• EXERCISE DATA:

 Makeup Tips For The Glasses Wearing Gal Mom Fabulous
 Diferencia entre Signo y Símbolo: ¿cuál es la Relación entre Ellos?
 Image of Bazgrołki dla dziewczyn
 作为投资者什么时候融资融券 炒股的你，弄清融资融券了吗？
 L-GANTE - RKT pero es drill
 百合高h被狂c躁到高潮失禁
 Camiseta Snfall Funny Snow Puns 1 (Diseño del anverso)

--

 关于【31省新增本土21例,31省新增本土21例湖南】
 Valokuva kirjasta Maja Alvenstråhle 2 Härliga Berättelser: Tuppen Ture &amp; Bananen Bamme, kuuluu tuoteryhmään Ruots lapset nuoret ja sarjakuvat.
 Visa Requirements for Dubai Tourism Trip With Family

• WHAT YOU SHOULD DO:
After locating the line with "Valokuva kirjasta Maja" in the material above, return it and each line after it exactly, ending at the line with "Visa Requirements for".

• TASK RESULT:
 Valokuva kirjasta Maja Alvenstråhle 2 Härliga Berättelser: Tuppen Ture &amp; Bananen Bamme, kuuluu tuoteryhmään Ruots lapset nuoret ja sarjakuvat.
 Visa Requirements for Dubai Tourism Trip With Family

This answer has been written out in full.